A unidade demonstrada na reação à agressão militar injustificada contra a Ucrânia é mais uma prova da coesão. Esta guerra veio despertar memorias traumáticas entre os europeus que não vacilarão no apoio a Ucrânia e ao seu direito soberano de escolher o seu próprio destino. Multilateralista por natureza, a União Europeia não poderia nunca aceitar a violação do Direito internacional e das regras mais elementares do convívio entre nações que representa a agressão russa, que tem alias merecido condenação internacional generalizada. Importa sublinhar que as sanções da UE aplicam-se ao comércio bilateral UE-Rússia – não têm impacto nas exportações russas para outros países – e excluem explicitamente produtos alimentares e fertilizantes. Ciente do impacto da guerra sobre a segurança alimentar global, alem de estabelecer corredores solidários para o escoamento dos cereais ucranianos, a União Europeia apoia a iniciativa Grãos do Mar Negro promovida pela ONU e apela fortemente a sua renovação este mês, para que o mundo possa continuar a alimentar-se.

Seja por via do diálogo político, de acordos comerciais ou do apoio ao desenvolvimento, continuamos empenhados na construção de uma agenda comum com o continente africano que responda aos grandes desafios do nosso tempo, nomeadamente os da transição climática e da transformação digital.
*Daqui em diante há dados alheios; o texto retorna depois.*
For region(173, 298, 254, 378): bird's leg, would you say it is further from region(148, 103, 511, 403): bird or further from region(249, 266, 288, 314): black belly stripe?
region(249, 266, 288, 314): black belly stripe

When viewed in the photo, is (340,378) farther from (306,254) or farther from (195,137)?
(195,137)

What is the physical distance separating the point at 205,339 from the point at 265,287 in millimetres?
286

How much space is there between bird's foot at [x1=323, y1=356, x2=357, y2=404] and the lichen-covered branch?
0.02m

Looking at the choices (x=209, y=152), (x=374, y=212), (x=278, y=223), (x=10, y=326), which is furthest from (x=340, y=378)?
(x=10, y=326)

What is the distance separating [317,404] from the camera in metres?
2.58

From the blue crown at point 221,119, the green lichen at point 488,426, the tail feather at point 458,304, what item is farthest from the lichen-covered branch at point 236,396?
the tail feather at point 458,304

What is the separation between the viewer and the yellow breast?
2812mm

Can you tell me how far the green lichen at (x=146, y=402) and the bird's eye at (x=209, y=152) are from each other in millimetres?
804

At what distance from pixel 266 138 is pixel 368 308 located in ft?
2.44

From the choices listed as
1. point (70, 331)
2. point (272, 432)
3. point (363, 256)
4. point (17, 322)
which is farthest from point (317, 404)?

É preciso assegurar uma recuperação económica que seja ambiental e socialmente sustentável, que crie oportunidades para os jovens, reduza as desigualdades sociais e combata a pobreza. Esta agenda comum esteve no centro dos debates na ultima Cimeira UE-Africa e faze-la avançar é uma prioridade. Para apoiar o continente africano na realização de investimentos estruturantes, foi desenhada a iniciativa Global Gateway que combina recursos públicos e privados, da UE e dos seus Estados Membros, assim como de instituições financeiras europeias. É esta a oferta da UE para apoiar uma recuperação económica verde e justa dos nossos parceiros africanos, uma oferta baseada em valores comuns e realizações concretas. Cabo Verde, um Parceiro Especial com quem partilhamos valores e interesses, está bem posicionado para beneficiar desta agenda.